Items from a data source
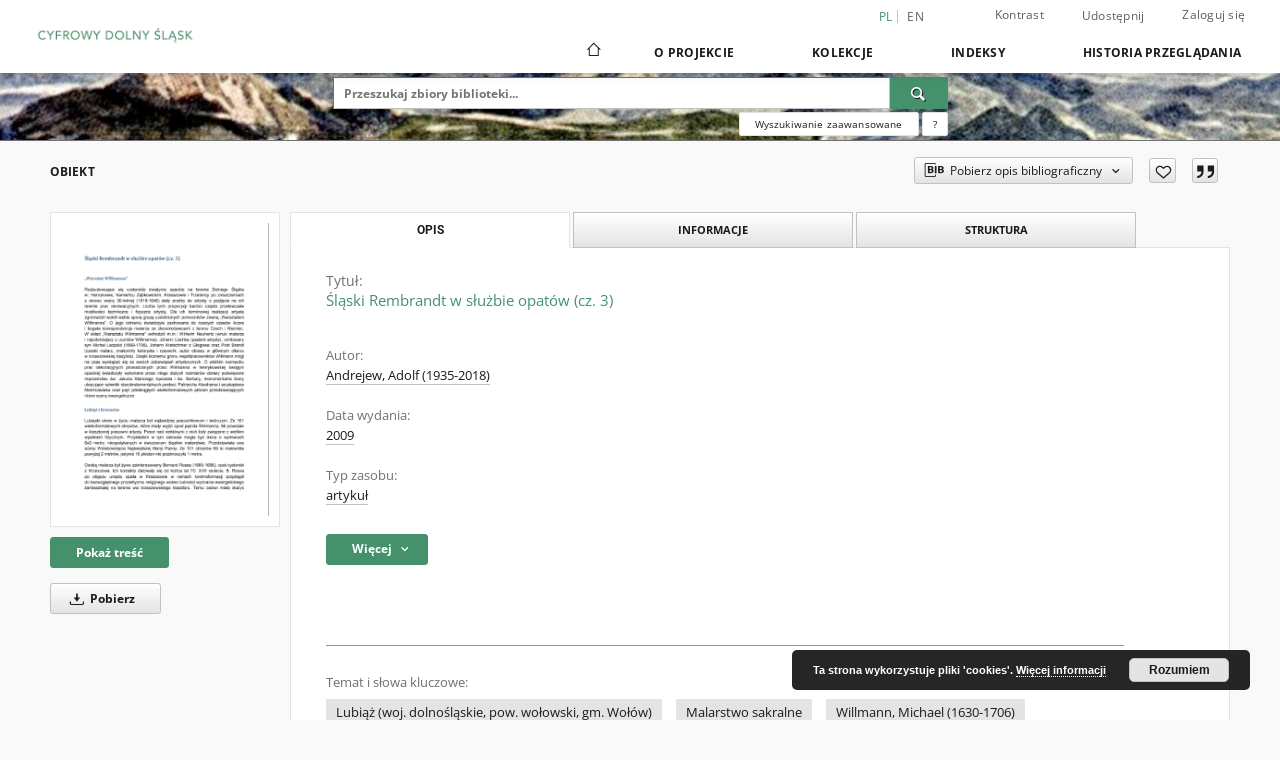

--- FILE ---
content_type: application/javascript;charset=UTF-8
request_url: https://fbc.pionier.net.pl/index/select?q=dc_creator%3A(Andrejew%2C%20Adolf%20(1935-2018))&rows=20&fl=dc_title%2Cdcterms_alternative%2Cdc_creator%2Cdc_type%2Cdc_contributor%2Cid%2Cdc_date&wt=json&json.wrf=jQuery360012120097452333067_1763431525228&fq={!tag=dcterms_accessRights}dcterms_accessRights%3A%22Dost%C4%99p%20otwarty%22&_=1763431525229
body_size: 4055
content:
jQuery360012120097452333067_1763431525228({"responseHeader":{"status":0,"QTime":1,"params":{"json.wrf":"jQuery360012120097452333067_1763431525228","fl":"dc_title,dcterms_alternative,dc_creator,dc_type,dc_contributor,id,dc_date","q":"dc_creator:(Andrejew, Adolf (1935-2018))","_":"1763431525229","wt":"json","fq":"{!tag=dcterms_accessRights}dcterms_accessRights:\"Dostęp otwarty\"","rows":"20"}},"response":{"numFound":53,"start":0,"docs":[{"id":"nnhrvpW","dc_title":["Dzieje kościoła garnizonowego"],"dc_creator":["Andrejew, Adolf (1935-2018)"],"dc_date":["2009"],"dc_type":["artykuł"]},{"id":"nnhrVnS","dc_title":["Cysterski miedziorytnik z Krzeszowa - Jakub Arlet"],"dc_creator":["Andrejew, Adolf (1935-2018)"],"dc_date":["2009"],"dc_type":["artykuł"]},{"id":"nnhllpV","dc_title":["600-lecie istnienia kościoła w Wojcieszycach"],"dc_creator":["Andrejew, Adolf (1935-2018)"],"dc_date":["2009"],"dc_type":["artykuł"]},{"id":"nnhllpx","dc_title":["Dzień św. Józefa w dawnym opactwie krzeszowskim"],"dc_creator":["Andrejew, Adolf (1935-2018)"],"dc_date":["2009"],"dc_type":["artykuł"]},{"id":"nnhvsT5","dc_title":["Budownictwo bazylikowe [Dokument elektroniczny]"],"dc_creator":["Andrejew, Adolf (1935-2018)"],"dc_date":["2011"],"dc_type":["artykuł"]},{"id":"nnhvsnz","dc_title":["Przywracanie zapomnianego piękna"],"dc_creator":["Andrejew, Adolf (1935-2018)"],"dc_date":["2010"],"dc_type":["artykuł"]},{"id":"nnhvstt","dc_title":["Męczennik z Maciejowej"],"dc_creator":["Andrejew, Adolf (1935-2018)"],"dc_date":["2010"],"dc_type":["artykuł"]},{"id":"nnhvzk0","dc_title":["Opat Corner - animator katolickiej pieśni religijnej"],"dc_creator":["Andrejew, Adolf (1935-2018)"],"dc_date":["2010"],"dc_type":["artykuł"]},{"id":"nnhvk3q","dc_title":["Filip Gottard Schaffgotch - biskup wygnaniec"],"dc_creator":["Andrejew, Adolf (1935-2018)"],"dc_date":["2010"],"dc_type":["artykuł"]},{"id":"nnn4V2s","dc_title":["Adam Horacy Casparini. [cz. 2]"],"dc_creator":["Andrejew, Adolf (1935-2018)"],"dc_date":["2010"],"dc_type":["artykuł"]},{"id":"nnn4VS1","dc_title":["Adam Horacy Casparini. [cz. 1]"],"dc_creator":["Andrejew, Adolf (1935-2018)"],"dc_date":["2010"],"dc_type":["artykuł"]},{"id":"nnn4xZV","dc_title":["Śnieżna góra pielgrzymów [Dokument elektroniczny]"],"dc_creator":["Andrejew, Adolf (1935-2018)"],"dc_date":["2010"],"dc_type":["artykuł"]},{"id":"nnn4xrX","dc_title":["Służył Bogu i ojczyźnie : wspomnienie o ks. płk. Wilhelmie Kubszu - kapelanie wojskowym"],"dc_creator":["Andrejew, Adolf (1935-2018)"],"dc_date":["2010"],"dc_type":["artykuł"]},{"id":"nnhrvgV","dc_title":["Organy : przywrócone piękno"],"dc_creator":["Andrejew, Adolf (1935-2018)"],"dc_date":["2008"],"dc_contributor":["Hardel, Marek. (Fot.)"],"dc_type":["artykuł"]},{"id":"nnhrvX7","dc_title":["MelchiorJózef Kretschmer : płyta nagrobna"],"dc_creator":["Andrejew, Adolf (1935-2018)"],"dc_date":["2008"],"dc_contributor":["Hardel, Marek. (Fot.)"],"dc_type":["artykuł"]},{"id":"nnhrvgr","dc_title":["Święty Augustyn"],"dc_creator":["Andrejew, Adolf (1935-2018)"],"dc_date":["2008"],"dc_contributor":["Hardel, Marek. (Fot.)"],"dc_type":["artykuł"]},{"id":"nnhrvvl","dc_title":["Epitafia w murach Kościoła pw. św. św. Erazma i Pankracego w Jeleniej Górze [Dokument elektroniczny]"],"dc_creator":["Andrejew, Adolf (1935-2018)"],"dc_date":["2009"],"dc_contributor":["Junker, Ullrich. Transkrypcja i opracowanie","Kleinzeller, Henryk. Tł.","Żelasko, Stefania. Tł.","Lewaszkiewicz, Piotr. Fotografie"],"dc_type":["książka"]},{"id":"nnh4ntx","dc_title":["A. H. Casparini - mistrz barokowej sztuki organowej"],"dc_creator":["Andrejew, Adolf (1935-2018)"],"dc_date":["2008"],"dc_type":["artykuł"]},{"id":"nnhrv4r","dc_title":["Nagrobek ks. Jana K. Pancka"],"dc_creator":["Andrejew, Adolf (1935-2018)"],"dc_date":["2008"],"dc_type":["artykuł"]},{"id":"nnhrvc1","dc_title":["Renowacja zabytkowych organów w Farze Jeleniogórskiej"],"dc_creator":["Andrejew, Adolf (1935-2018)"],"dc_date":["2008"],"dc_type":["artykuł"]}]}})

==

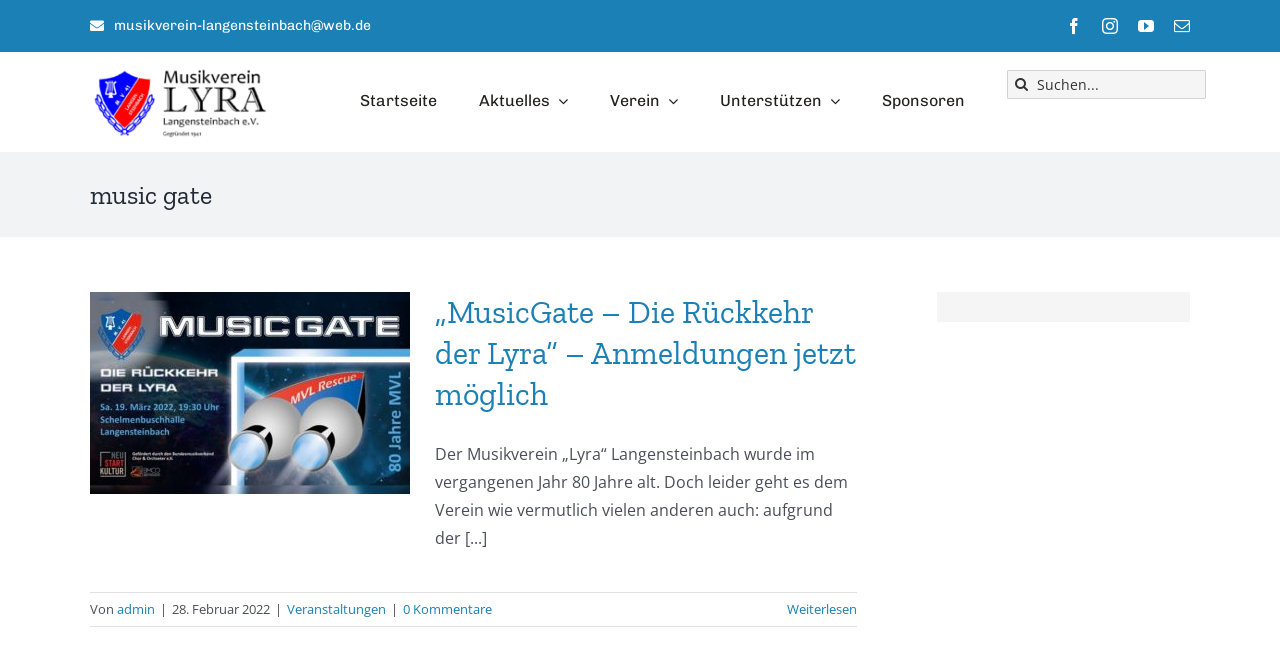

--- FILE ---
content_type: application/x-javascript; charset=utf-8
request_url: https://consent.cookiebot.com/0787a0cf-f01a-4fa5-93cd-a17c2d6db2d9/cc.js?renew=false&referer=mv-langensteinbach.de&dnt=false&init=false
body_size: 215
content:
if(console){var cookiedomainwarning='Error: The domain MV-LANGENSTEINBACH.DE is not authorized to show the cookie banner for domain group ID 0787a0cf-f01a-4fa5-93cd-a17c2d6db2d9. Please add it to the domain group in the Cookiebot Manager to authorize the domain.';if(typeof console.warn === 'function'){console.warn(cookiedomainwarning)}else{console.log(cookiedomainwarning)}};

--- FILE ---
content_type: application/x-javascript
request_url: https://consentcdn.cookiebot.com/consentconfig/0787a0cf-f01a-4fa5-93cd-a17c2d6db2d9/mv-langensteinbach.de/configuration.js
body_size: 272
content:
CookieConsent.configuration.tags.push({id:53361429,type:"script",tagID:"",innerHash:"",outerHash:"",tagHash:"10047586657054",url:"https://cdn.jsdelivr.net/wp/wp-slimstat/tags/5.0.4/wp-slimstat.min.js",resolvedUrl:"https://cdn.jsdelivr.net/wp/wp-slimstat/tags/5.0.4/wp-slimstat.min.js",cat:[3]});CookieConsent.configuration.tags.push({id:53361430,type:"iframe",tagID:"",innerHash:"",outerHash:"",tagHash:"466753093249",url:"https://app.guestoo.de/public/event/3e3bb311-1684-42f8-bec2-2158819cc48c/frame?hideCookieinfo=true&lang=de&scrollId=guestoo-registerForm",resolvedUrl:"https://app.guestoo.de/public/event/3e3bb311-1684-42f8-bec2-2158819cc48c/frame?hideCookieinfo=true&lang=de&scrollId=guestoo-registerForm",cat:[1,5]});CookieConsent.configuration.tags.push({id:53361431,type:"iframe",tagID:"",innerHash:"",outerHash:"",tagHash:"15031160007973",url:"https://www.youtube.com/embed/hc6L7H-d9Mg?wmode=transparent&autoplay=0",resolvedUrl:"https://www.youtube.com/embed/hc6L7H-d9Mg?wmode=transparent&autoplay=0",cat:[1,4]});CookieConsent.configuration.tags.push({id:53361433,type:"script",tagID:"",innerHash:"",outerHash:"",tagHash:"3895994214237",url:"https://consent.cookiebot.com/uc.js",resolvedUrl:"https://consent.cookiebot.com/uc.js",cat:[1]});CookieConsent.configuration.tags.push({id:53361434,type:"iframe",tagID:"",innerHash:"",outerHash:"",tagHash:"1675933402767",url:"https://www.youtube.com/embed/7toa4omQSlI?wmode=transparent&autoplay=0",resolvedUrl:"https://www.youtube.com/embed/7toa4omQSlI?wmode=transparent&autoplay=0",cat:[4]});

---

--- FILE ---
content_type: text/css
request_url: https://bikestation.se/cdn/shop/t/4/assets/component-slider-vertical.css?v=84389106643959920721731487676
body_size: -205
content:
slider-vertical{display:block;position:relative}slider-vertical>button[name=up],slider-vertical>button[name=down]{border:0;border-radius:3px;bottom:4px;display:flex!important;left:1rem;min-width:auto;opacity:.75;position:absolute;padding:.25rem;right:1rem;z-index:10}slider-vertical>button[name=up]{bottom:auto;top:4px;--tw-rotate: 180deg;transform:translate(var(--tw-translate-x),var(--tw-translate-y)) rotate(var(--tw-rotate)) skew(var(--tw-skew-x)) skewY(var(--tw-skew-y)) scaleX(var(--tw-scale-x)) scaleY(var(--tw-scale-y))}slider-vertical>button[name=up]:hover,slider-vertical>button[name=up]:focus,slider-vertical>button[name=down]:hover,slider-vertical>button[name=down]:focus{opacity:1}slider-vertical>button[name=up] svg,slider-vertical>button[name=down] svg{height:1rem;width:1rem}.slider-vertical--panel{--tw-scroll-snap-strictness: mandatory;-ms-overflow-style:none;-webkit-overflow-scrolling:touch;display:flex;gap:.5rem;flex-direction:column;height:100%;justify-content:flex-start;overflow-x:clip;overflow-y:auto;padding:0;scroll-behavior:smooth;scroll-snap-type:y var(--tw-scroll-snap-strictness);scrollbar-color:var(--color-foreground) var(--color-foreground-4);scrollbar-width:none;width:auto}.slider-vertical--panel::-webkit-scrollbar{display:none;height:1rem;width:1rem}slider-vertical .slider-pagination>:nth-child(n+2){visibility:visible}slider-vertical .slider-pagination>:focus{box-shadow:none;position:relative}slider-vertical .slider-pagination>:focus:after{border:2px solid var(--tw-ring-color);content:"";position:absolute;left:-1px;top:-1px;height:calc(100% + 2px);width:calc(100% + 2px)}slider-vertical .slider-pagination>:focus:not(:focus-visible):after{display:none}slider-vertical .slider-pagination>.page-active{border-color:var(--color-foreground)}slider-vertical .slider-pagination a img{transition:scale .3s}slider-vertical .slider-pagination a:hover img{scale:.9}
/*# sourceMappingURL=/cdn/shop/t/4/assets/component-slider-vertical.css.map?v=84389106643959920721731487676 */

◆ **Task instructions**: Look through the entries above and list every line containing "assets".

◆ **Output for this exercise**:
request_url: https://bikestation.se/cdn/shop/t/4/assets/component-slider-vertical.css?v=84389106643959920721731487676
/*# sourceMappingURL=/cdn/shop/t/4/assets/component-slider-vertical.css.map?v=84389106643959920721731487676 */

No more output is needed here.